Ms Bose’s lawyer also sent me the responses provided to Inc42, which have been largely incorporated in the article. He also says that they will “continue to take actions against Mahesh Murthy, or any author or publication that is regurgitating malicious reports from ‘unknown sources’ in a motivated manner to hurt our client’s reputation and represent the ‘vulture capital club’.”
 
The last bit is again intriguing, since Mr Murthy’s by using the term ‘vulture capital club’ make the point that the industry also has a lot to answer for with the valuation of so many money-burning start-ups nose diving after listing. Also, while Ms Bose’s legal team is aggressively pursuing those who write against her, it seems less enthusiastic about action against the directors and VCs who  got together to sack her. In her defence, it must be admitted that most of the information against her that is reported by the media is from anonymous insiders on a no-name basis.
 
Many start-ups are now sizeable companies with a massive public presence in terms of customers and investors.

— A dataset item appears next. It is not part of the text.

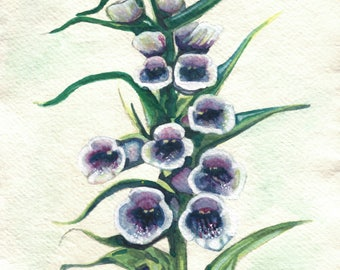 Foxgloves Greetings Card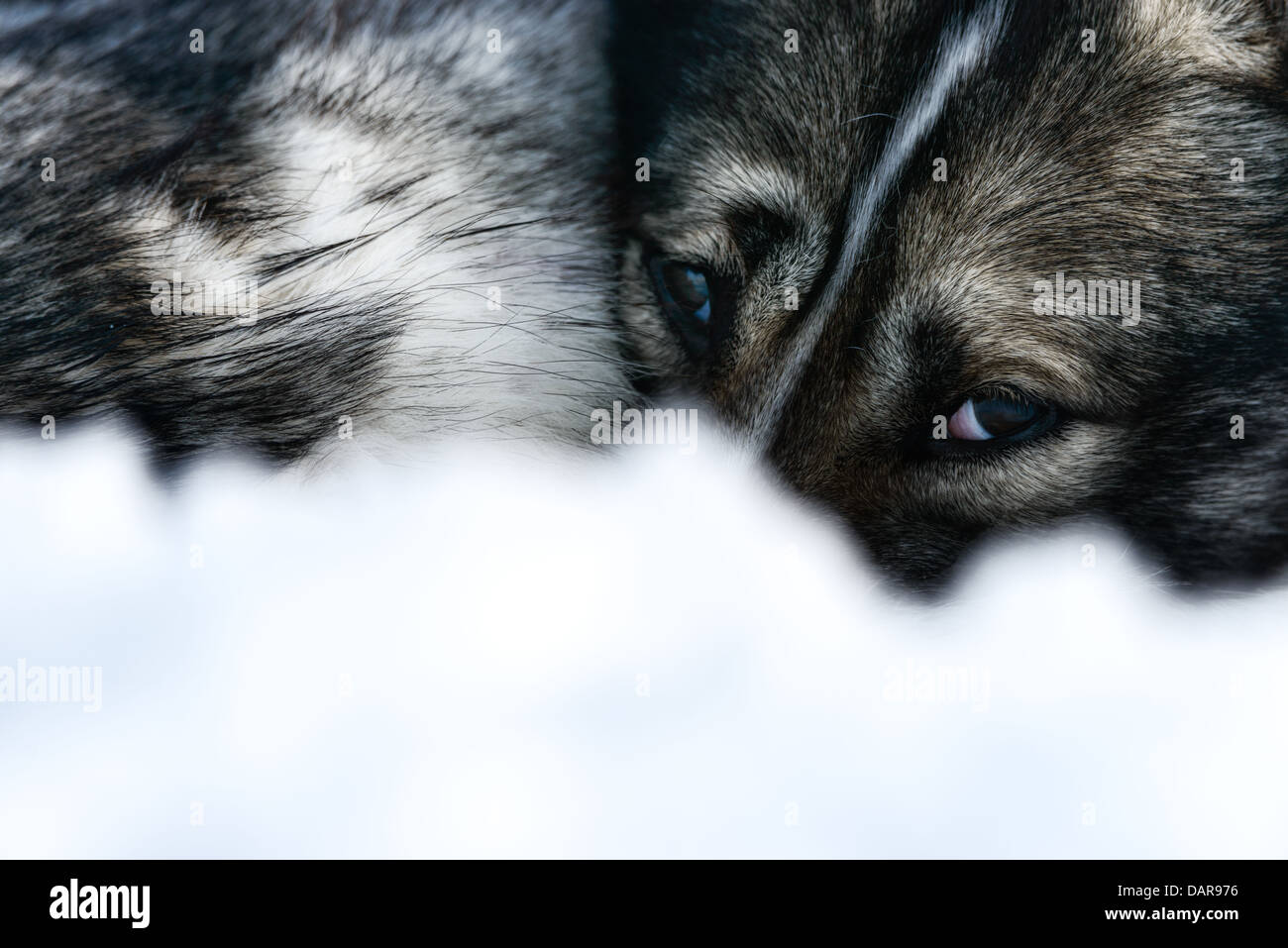 Siberian Husky, close-up of face, Sweden - Stock Image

Can they be allowed to hide behind secrecy when they sack their founders?  Or is it time to demand some disclosures after start-ups achieve the hallowed status of ‘unicorns’? Can VCs continue to take the stand that no questions should be asked since it is their private money and they take the risks as well as the losses when an FTX or a Zilingo or Theranos or innumerable crypto and consumer-tech companies fold up? Aren’t these VCs actively involved in pushing for stratospheric valuations of start-ups that crashed after listing on the exchanges? Maybe they condone dubious tactics too, when valuations are being pumped up. After all, they were the only beneficiaries. It is a one-sided situation.
 
If start-up founders begin to use defamation as a way to silence independent investigation, who will ensure that customers and smaller investors have access to information to track the goings-on in the controversial VC and start-up world? Mr Murthy’s article, which will now face greater scrutiny, has a whole list of fraudulent actions by start-up founders to siphon funds and enrich themselves. If the VC industry cannot keep its eyes open or regulate itself, and is also unwilling to be make better disclosures, such actions will eventually attract government’s notice and lead to a set of regulations. Surely, that cannot be in anyone’s interest. It is time both sides wake up to the need for transparency and disclosures.
 
 
Comments
Lakshminarayana Ganti
12 months ago
With each up round, Diminishing returns set in for future investors. The power of incentives trap many existing investors from speaking up (looking to exit at a higher valuation) and this emboldens the founders of such start-ups. Many of these startups can't generate returns above cost of capital at ANY SCALE as investors have found out with mega platform companies such as UBER. However, there is hope as markets (both public and private) are complex adaptive systems and future Angels and VCs will act as better stewards of capital or else the whole pool will be poisoned.